Juan Carlos Girauta-ABC
- La envidia, es sabido, lleva su castigo incorporado. A diferencia de otros pecados capitales, no aporta placer alguno
No hay fuente de problemas más ponzoñosa que el resentimiento social. La lacra moral empieza con un tipo agitándose en su cama, incapaz de conciliar el sueño por la envidia, y acaba en una revolución sangrienta. Para detectar la lacra solo hay que ignorar a los politólogos -esos quiero y no puedo del Derecho, la Economía y la Historia- y leer a Dostoyevski. Stalin era un resentido social y Hitler otro. De ahí para arriba (para abajo no hay nada, ellos son el nadir) todo el mal de antes y de después se nutre de la misma cloaca.
A Carlos Marx le remordía la riqueza ajena, salvo que la viera como ocasión de sablazo, su verdadera especialidad. De vasta cultura, pero inútil para mantener a su familia y aun para abrigar a sus hijos, no podrá mantener a raya el infierno de sus muertos. Los muertos de su infinita pereza hechizan la obra con la que conmocionó al mundo, a ver si reventaba. Caballero de la industria -nunca mejor dicho-, cada vez que se humilló ante Engels sumó una nueva causa de agravio y aflicción.
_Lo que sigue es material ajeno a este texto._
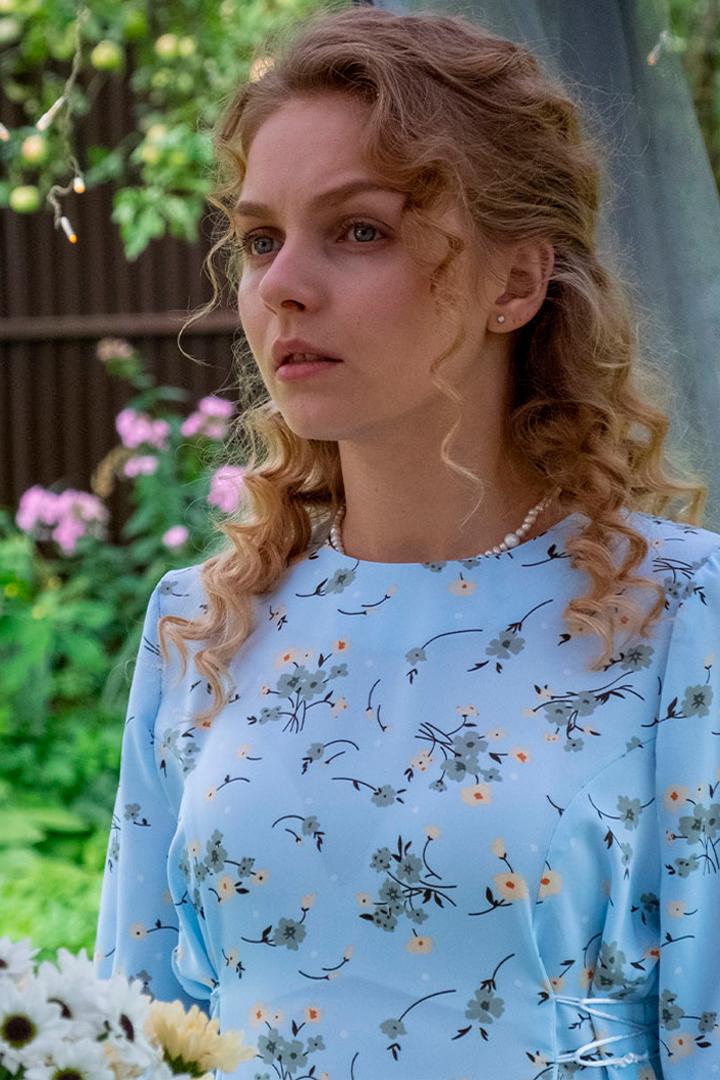 Невеста под ключ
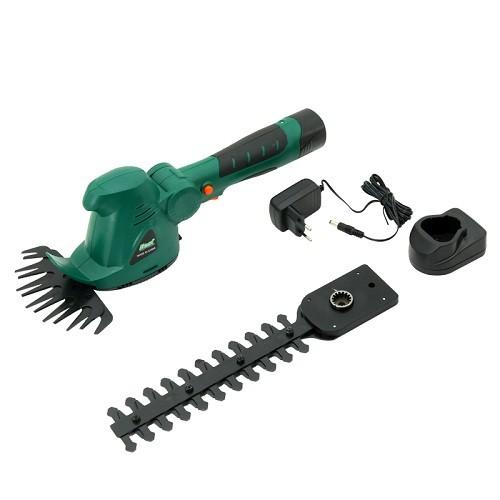 Gambar Garden Power Tool 2IN1 10.8V Cordless Pemangkas Rumput Genggam dari weko store undefined Tokopedia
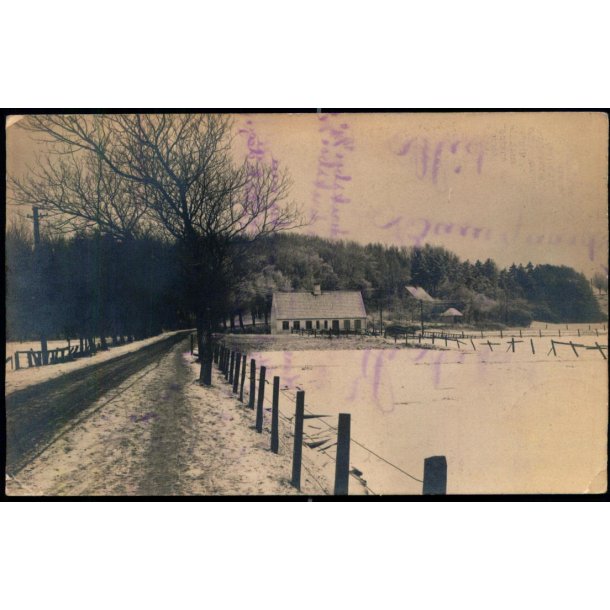 Fotokort - Fredericia - Spindler Christensen - u/n - Brugt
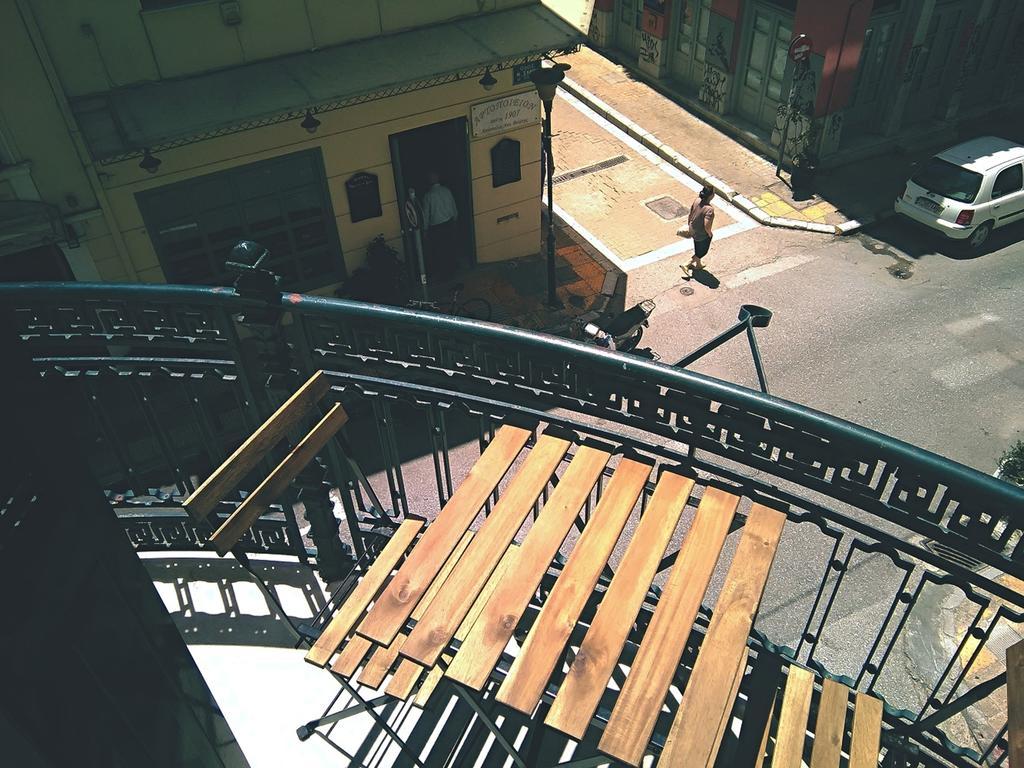 City Circus Athènes Extérieur photo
El resentido social se amarga solo, no necesita colaboración. Pero si algo le ofende sobre todo es que atiendan sus gritos de auxilio. Esa paradoja lo hace intratable. Cuanto más desespero tiene que poner, más rencor le guarda al generoso que se ha compadecido. Los Engels del mundo no solo sostienen a los Marx, sino que son capaces de consagrar su energía y sus recursos a finalizar las obras del desgraciado que tuvieron por amigo. Inconscientes de la turbia trama de dolor que el preterido del destino deja tras de sí, allende la muerte, las almas limpias solo ven virtudes en sus sablistas.
Sería instructivo acreditar la gran afición a la delación que exhibieron muchos porteros madrileños durante la Guerra Civil. El del tercero es de misa, y creo que en el entresuelo esconden a una prima monja. Interesante pero deprimente, como todas las bajezas demasiado humanas que, bajo la capa de lo ideológico, subyacen en la maldita España de los treinta.
Más interés encierran para mí los súbitos pinchazos en el corazón que acaban de sufrir unos señores al saber de ciertos jovenzuelos que arrastran seguidores por millones, ganan una fortuna y, en uso de su libertad y con todo el derecho, eluden la confiscatoria fiscalidad española yéndose a vivir a Andorra, pues son tan afortunados como para seguir facturando desde donde les dé la gana.
Los nuevos envidiosos me desconciertan (los viejos también): siempre han comido, y hasta bebido; estudiaron con provecho y tienen la vida asegurada gracias a sus puestos en la Función Pública, esa nueva nobleza. Pero, ay, qué desgraciados se sienten, qué dolor más profundo les provoca esa liviandad, esa facilidad, esa prosperidad ajena. La envidia, es sabido, lleva su castigo incorporado. A diferencia de otros pecados capitales, no aporta placer alguno. Te condena por haber sufrido sin contraprestación. Es vicio de idiotas.